### Assignment:
What you return should be the line containing "family: Sciuridae" and each line after it to the end of the records, copied exactly.

Dataset entries
----------------------------------------

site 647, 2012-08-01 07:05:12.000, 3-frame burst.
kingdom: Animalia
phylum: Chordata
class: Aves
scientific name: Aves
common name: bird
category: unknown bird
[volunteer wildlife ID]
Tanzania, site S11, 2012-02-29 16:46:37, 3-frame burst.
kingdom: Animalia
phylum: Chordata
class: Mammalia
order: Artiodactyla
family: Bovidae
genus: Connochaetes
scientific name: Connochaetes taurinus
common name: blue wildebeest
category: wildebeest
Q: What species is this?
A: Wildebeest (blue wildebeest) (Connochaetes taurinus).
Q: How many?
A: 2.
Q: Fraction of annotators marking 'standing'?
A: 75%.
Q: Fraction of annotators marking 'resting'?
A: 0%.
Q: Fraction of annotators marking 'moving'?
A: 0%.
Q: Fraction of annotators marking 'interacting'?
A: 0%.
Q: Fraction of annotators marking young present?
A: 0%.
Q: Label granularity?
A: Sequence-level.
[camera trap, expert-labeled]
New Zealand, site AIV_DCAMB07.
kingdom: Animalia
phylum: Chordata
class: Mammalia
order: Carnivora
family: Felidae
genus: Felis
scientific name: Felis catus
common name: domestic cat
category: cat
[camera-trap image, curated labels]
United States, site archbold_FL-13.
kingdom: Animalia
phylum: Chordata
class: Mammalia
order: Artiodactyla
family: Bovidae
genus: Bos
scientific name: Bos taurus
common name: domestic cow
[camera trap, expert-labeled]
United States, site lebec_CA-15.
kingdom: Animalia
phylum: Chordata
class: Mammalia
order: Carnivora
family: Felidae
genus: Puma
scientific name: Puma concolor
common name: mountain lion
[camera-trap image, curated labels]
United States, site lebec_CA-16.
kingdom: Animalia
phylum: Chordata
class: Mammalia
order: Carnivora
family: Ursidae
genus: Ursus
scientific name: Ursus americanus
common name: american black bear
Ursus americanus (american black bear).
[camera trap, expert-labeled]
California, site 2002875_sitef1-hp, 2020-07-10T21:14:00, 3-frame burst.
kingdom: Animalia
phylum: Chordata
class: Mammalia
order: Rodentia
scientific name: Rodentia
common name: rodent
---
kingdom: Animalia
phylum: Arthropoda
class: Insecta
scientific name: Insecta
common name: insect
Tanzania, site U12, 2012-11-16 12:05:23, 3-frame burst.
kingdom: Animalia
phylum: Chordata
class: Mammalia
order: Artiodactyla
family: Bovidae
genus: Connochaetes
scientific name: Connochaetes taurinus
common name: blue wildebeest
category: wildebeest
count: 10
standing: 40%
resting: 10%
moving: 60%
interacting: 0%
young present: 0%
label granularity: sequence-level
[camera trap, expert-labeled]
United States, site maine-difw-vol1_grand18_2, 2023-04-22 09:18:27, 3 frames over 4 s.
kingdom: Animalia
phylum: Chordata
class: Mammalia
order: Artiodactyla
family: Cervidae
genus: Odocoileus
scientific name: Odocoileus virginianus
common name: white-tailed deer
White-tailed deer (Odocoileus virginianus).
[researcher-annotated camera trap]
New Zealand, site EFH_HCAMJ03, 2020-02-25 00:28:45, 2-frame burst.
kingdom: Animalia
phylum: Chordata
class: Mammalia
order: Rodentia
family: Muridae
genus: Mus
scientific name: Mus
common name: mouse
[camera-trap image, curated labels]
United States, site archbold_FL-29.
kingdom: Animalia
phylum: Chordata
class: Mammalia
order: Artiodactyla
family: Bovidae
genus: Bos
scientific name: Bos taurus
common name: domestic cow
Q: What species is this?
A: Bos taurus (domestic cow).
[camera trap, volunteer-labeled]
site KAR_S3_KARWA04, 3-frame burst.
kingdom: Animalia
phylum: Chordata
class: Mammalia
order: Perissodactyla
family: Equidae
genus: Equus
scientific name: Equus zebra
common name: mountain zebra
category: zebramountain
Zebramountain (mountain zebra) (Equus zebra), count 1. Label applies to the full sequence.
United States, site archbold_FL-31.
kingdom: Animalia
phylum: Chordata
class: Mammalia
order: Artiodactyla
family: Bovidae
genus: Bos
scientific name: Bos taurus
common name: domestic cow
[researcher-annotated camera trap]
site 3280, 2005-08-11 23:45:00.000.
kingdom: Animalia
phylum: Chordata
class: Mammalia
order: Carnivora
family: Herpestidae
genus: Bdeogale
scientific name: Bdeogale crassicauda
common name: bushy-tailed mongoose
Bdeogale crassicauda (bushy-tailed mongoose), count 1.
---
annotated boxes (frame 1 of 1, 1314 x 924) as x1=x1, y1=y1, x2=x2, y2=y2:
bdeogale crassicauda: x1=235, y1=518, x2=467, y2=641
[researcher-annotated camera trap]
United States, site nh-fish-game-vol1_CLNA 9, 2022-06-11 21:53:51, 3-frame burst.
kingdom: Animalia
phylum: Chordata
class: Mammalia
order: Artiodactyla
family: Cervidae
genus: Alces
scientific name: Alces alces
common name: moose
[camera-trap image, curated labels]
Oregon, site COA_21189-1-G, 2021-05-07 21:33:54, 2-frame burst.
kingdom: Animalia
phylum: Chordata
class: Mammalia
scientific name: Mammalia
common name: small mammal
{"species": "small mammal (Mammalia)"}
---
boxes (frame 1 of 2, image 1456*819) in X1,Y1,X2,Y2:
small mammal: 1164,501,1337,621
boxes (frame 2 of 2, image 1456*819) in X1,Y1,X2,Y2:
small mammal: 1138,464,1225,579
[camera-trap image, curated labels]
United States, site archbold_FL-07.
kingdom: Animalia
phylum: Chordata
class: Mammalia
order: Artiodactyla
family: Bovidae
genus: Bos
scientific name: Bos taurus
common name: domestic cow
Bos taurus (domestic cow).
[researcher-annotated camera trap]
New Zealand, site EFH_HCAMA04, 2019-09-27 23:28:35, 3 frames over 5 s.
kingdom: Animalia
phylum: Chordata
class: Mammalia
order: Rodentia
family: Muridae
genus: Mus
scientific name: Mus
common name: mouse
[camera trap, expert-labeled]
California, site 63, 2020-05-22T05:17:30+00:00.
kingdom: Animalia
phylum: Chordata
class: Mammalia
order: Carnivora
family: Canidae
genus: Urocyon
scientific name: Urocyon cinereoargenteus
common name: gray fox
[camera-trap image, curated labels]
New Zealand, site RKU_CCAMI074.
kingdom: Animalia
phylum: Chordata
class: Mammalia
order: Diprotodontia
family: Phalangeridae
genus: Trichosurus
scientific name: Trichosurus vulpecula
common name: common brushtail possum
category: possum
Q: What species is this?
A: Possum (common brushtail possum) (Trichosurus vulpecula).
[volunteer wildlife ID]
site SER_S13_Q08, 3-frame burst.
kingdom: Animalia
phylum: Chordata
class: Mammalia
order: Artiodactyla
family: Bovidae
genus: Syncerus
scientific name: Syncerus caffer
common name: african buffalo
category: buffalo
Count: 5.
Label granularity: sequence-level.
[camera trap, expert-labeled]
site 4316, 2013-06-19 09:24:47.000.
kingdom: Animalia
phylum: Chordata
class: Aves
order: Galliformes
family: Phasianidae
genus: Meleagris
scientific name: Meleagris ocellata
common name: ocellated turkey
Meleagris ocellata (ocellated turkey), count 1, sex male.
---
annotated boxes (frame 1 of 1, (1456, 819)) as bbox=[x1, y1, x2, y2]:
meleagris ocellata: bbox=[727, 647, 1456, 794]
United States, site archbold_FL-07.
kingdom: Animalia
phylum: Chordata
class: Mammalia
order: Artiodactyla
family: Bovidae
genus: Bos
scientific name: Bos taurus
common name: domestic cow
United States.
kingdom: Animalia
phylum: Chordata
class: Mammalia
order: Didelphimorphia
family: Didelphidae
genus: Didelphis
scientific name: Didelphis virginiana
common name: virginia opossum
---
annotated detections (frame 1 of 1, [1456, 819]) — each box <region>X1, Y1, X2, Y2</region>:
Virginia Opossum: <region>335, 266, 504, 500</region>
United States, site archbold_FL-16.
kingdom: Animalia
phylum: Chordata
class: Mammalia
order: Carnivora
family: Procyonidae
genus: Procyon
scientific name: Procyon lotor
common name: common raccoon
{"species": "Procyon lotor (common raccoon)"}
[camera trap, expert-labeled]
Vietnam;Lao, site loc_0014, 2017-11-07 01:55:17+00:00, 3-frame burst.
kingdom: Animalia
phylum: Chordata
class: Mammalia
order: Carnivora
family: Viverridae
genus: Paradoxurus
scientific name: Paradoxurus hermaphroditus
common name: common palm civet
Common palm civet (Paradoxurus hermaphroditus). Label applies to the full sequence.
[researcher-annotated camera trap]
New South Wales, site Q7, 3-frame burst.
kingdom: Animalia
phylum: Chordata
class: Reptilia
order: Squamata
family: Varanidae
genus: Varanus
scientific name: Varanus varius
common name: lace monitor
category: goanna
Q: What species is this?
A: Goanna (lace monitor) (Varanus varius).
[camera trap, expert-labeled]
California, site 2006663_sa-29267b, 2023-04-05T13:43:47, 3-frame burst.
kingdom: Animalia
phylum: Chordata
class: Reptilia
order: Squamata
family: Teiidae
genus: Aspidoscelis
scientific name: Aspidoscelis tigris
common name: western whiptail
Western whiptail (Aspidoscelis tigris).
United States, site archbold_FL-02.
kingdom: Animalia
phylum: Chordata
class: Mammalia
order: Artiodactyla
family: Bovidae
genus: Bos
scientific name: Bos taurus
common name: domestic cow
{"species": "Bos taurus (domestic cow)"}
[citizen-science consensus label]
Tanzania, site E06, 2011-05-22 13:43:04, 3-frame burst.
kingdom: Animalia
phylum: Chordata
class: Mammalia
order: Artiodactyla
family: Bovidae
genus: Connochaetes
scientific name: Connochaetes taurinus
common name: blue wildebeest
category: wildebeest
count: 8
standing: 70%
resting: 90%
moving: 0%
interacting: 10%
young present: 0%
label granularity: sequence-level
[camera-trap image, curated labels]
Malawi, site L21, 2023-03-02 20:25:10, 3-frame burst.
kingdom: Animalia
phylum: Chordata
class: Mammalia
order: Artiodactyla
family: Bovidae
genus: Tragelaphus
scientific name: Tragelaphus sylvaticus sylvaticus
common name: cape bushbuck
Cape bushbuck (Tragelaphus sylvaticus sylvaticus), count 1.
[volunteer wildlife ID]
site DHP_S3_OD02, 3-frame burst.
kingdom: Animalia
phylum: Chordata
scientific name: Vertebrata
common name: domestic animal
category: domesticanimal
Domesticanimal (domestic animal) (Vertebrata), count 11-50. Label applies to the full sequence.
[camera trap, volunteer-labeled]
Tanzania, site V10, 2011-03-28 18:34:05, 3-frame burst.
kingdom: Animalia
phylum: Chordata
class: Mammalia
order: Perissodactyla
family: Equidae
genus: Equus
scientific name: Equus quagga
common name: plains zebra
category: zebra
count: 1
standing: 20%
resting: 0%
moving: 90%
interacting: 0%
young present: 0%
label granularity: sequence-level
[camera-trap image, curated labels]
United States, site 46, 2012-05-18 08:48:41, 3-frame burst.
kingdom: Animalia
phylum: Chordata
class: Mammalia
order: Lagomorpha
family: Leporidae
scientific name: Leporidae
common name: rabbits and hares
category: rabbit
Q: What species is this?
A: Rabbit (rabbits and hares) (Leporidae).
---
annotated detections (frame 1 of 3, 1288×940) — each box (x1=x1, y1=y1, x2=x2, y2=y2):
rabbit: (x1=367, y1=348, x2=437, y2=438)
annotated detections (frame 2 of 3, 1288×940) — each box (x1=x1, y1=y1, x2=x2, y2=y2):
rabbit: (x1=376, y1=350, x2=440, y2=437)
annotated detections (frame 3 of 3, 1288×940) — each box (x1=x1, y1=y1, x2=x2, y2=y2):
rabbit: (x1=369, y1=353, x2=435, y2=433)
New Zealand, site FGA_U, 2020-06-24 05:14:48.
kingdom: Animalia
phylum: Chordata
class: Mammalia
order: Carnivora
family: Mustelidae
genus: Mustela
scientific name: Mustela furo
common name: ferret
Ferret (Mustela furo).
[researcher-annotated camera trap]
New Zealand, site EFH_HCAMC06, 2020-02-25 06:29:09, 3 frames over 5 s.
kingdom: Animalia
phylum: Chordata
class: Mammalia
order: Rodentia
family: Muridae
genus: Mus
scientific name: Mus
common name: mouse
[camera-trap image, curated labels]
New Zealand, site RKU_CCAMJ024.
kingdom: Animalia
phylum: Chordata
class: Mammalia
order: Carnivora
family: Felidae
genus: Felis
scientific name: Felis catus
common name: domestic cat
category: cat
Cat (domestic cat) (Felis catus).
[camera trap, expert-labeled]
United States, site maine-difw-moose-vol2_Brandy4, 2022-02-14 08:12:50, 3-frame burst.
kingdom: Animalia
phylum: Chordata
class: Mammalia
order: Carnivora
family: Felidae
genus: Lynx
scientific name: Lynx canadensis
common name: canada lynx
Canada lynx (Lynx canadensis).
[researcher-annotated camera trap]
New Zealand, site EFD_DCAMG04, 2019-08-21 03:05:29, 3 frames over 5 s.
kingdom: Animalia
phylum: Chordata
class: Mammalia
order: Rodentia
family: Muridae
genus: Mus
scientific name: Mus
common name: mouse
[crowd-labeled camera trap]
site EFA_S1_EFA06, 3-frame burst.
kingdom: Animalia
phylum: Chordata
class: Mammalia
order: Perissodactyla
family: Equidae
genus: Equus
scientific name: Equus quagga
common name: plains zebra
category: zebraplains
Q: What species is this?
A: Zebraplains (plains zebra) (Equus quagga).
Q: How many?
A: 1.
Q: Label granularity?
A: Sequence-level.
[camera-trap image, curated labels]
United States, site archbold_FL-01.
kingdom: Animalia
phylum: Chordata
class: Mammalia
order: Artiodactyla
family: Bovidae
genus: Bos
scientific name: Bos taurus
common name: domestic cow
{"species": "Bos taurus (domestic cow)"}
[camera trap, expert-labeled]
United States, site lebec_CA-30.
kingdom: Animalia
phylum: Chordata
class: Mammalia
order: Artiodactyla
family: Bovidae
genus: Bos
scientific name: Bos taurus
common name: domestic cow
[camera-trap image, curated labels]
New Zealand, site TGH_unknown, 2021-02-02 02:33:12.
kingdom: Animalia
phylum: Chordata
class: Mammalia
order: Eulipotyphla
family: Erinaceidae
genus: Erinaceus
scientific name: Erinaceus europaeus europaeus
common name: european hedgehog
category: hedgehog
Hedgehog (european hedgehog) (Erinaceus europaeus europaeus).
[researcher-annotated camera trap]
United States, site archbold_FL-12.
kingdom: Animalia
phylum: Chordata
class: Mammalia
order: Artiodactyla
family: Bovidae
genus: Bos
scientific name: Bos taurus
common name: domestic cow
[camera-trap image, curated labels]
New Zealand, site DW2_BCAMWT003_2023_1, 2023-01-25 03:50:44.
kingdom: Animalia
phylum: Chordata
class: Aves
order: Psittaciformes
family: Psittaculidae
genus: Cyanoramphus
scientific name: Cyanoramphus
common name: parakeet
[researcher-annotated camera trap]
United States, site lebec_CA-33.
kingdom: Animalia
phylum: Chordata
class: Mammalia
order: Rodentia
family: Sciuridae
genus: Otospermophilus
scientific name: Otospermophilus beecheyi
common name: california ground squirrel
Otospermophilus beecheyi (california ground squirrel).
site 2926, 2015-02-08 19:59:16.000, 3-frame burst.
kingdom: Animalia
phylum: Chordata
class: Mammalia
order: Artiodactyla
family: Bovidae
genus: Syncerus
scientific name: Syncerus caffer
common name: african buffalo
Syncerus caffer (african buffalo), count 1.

----------------------------------------

### Written answer:
family: Sciuridae
genus: Otospermophilus
scientific name: Otospermophilus beecheyi
common name: california ground squirrel
Otospermophilus beecheyi (california ground squirrel).
site 2926, 2015-02-08 19:59:16.000, 3-frame burst.
kingdom: Animalia
phylum: Chordata
class: Mammalia
order: Artiodactyla
family: Bovidae
genus: Syncerus
scientific name: Syncerus caffer
common name: african buffalo
Syncerus caffer (african buffalo), count 1.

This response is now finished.